La même source nous a informé d’un problème de transfert qui s’était posé, toujours dans la même zone 3. Un monsieur originaire de la Kozah qui aurait précédemment voté à Lomé, voulait procéder à un transfert pour pouvoir voter pour la présidentielle dans la Kozah. Ils avaient essayé de lui expliquer qu’en principe, c’est à partir de Lomé que ce transfert pourrait se faire et non à Kara. Après avoir contacté le Président de la CELI de Kara, cela lui aurait été rendu possible. En principe il devait, dès lors, se voir retirer l’ancienne carte une fois que le transfert a été accordé.

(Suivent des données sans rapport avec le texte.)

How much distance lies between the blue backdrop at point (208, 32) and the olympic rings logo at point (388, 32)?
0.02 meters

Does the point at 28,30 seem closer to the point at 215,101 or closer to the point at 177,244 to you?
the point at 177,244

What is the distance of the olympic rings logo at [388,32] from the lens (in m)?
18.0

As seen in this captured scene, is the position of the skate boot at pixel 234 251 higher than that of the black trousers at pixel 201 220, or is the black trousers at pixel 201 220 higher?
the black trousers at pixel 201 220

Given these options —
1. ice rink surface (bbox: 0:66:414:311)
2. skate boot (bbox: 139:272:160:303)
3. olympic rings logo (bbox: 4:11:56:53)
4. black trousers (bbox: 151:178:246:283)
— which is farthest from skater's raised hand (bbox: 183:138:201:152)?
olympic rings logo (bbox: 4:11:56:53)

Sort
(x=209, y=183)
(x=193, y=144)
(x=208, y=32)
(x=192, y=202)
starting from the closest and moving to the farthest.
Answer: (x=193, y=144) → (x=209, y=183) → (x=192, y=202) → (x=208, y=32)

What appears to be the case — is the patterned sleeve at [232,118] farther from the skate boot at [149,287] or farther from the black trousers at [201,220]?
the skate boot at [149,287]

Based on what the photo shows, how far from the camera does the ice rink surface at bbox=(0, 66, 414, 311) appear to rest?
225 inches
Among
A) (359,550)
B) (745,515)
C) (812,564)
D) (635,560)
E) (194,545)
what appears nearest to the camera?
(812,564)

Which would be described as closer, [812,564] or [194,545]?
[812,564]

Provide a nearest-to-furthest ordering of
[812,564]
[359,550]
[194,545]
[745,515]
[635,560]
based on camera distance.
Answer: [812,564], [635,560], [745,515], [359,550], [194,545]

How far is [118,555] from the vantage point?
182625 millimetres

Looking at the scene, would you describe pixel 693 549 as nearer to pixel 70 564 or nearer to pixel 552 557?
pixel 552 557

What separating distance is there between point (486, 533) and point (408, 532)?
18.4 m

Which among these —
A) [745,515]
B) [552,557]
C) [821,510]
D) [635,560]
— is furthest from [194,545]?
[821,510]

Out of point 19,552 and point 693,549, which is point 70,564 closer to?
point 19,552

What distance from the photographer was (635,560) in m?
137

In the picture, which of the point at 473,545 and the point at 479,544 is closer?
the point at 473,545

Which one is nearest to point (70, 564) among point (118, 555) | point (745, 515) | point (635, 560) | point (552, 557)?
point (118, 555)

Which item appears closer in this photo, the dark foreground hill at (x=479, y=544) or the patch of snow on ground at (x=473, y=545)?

Il a été autorisé à conserver les deux. Cela lui donnera la possibilité de voter deux fois tout naturellement, s’il le désire.
Notre relation nous a confirmé par ailleurs les sérieux problèmes auxquels ils ont été confrontés dans l’utilisation des kits. Il avait fallu pour une seule personne à inscrire, jusqu’à trois séances avant que la dernière ne fût la bonne. Au lieu de fermer les bureaux à 16 heures, il avait fallu prolonger jusqu’à 18 heures. Ç’aurait été dans les zones 1 et 2, on n’aurait même pas tenu compte du dysfonctionnement au niveau des kits et autoriser les prolongations.
Voilà des éléments de preuve qui démontrent le désordre et la pagaille dans lesquels la révision des listes électorales a été organisée dans le nord. Les kits commandés dans la précipitation par le Gouvernement, au lieu que ce soit par les soins de la CENI habilitée à passer cette commande, voilà les problèmes qu’ils ont posés et que les membres de la CENI (UFC) dans leur correspondance ont relevés et que le sieur Taffa Tabiou lui-même, dans l’impossibilité de nier, à un moment donné, a reconnus.
En principe, cette révision devrait être reprise pour avoir un fichier fiable, si le Pouvoir n’a pas peur d’être mis à nu dans cette tricherie organisée en amont. Aujourd’hui, rendez-vous des partis politiques de l’Opposition, du Gouvernement et du RPT avec le Facilitateur Blaise Compaoré. Les Togolais devront attendre pour voir, si l’Opposition réussira avec preuves à l’appui, à obtenir tout au moins, à défaut du scrutin à deux tours, la prolongation de la date fixée préalablement au 28 février.